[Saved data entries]
────
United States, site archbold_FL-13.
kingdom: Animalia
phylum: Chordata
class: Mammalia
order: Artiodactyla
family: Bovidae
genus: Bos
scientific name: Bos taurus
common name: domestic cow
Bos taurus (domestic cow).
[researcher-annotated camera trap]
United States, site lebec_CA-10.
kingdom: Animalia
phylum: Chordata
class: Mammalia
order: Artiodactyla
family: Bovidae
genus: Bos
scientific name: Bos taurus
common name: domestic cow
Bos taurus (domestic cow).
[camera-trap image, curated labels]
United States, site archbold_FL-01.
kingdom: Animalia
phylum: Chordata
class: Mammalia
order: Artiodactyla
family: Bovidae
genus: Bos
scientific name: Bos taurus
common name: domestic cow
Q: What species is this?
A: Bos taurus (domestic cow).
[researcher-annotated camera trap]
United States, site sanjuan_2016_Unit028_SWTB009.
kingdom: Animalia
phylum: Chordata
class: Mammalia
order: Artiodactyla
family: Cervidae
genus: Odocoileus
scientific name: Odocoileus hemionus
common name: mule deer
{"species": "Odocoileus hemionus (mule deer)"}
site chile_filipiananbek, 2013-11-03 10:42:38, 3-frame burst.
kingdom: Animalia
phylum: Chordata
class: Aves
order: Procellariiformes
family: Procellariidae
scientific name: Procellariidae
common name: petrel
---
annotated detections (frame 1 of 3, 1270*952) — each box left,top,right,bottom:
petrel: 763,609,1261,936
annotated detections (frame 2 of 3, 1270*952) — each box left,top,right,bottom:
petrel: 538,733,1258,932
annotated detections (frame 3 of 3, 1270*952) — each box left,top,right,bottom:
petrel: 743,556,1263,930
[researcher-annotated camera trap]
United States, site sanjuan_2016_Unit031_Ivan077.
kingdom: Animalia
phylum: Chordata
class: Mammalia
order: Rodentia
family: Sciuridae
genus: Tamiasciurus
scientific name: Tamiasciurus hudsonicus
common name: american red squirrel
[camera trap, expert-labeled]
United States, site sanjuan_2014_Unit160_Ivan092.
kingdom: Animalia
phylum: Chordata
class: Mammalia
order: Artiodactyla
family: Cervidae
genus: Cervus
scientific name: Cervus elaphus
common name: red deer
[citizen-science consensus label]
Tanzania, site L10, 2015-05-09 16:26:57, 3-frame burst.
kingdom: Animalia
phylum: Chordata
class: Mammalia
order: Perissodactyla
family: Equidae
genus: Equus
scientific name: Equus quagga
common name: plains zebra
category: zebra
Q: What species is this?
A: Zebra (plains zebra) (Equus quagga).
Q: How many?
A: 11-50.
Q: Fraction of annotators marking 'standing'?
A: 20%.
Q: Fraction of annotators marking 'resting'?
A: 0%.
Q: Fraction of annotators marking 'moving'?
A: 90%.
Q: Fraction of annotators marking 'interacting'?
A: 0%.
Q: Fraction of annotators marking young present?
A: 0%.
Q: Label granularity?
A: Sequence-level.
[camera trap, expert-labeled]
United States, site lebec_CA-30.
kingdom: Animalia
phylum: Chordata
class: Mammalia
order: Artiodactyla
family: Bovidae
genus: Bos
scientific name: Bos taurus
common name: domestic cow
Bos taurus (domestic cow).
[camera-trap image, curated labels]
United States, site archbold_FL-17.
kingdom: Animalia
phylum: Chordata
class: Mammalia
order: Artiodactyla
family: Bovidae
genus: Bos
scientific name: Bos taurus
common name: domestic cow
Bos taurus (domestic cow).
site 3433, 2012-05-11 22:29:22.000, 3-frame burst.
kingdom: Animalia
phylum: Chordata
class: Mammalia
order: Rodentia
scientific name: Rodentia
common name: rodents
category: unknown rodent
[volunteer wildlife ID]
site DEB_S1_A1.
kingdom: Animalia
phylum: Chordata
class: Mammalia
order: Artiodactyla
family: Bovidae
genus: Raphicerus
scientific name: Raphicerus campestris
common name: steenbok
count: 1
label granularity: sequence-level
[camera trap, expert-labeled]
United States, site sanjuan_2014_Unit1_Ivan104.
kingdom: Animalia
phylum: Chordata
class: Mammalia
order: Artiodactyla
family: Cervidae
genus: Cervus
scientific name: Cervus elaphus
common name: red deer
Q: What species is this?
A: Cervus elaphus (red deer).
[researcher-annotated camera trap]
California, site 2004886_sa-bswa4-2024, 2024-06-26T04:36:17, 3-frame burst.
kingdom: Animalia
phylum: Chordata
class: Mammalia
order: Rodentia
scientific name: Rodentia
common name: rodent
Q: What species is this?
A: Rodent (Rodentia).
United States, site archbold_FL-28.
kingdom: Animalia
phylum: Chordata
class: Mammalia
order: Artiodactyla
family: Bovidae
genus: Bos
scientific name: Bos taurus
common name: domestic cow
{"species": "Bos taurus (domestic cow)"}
────
Each line of the data above should appear again in your answer, exactly as given.

* EXERCISE OUTPUT:
United States, site archbold_FL-13.
kingdom: Animalia
phylum: Chordata
class: Mammalia
order: Artiodactyla
family: Bovidae
genus: Bos
scientific name: Bos taurus
common name: domestic cow
Bos taurus (domestic cow).
[researcher-annotated camera trap]
United States, site lebec_CA-10.
kingdom: Animalia
phylum: Chordata
class: Mammalia
order: Artiodactyla
family: Bovidae
genus: Bos
scientific name: Bos taurus
common name: domestic cow
Bos taurus (domestic cow).
[camera-trap image, curated labels]
United States, site archbold_FL-01.
kingdom: Animalia
phylum: Chordata
class: Mammalia
order: Artiodactyla
family: Bovidae
genus: Bos
scientific name: Bos taurus
common name: domestic cow
Q: What species is this?
A: Bos taurus (domestic cow).
[researcher-annotated camera trap]
United States, site sanjuan_2016_Unit028_SWTB009.
kingdom: Animalia
phylum: Chordata
class: Mammalia
order: Artiodactyla
family: Cervidae
genus: Odocoileus
scientific name: Odocoileus hemionus
common name: mule deer
{"species": "Odocoileus hemionus (mule deer)"}
site chile_filipiananbek, 2013-11-03 10:42:38, 3-frame burst.
kingdom: Animalia
phylum: Chordata
class: Aves
order: Procellariiformes
family: Procellariidae
scientific name: Procellariidae
common name: petrel
---
annotated detections (frame 1 of 3, 1270*952) — each box left,top,right,bottom:
petrel: 763,609,1261,936
annotated detections (frame 2 of 3, 1270*952) — each box left,top,right,bottom:
petrel: 538,733,1258,932
annotated detections (frame 3 of 3, 1270*952) — each box left,top,right,bottom:
petrel: 743,556,1263,930
[researcher-annotated camera trap]
United States, site sanjuan_2016_Unit031_Ivan077.
kingdom: Animalia
phylum: Chordata
class: Mammalia
order: Rodentia
family: Sciuridae
genus: Tamiasciurus
scientific name: Tamiasciurus hudsonicus
common name: american red squirrel
[camera trap, expert-labeled]
United States, site sanjuan_2014_Unit160_Ivan092.
kingdom: Animalia
phylum: Chordata
class: Mammalia
order: Artiodactyla
family: Cervidae
genus: Cervus
scientific name: Cervus elaphus
common name: red deer
[citizen-science consensus label]
Tanzania, site L10, 2015-05-09 16:26:57, 3-frame burst.
kingdom: Animalia
phylum: Chordata
class: Mammalia
order: Perissodactyla
family: Equidae
genus: Equus
scientific name: Equus quagga
common name: plains zebra
category: zebra
Q: What species is this?
A: Zebra (plains zebra) (Equus quagga).
Q: How many?
A: 11-50.
Q: Fraction of annotators marking 'standing'?
A: 20%.
Q: Fraction of annotators marking 'resting'?
A: 0%.
Q: Fraction of annotators marking 'moving'?
A: 90%.
Q: Fraction of annotators marking 'interacting'?
A: 0%.
Q: Fraction of annotators marking young present?
A: 0%.
Q: Label granularity?
A: Sequence-level.
[camera trap, expert-labeled]
United States, site lebec_CA-30.
kingdom: Animalia
phylum: Chordata
class: Mammalia
order: Artiodactyla
family: Bovidae
genus: Bos
scientific name: Bos taurus
common name: domestic cow
Bos taurus (domestic cow).
[camera-trap image, curated labels]
United States, site archbold_FL-17.
kingdom: Animalia
phylum: Chordata
class: Mammalia
order: Artiodactyla
family: Bovidae
genus: Bos
scientific name: Bos taurus
common name: domestic cow
Bos taurus (domestic cow).
site 3433, 2012-05-11 22:29:22.000, 3-frame burst.
kingdom: Animalia
phylum: Chordata
class: Mammalia
order: Rodentia
scientific name: Rodentia
common name: rodents
category: unknown rodent
[volunteer wildlife ID]
site DEB_S1_A1.
kingdom: Animalia
phylum: Chordata
class: Mammalia
order: Artiodactyla
family: Bovidae
genus: Raphicerus
scientific name: Raphicerus campestris
common name: steenbok
count: 1
label granularity: sequence-level
[camera trap, expert-labeled]
United States, site sanjuan_2014_Unit1_Ivan104.
kingdom: Animalia
phylum: Chordata
class: Mammalia
order: Artiodactyla
family: Cervidae
genus: Cervus
scientific name: Cervus elaphus
common name: red deer
Q: What species is this?
A: Cervus elaphus (red deer).
[researcher-annotated camera trap]
California, site 2004886_sa-bswa4-2024, 2024-06-26T04:36:17, 3-frame burst.
kingdom: Animalia
phylum: Chordata
class: Mammalia
order: Rodentia
scientific name: Rodentia
common name: rodent
Q: What species is this?
A: Rodent (Rodentia).
United States, site archbold_FL-28.
kingdom: Animalia
phylum: Chordata
class: Mammalia
order: Artiodactyla
family: Bovidae
genus: Bos
scientific name: Bos taurus
common name: domestic cow
{"species": "Bos taurus (domestic cow)"}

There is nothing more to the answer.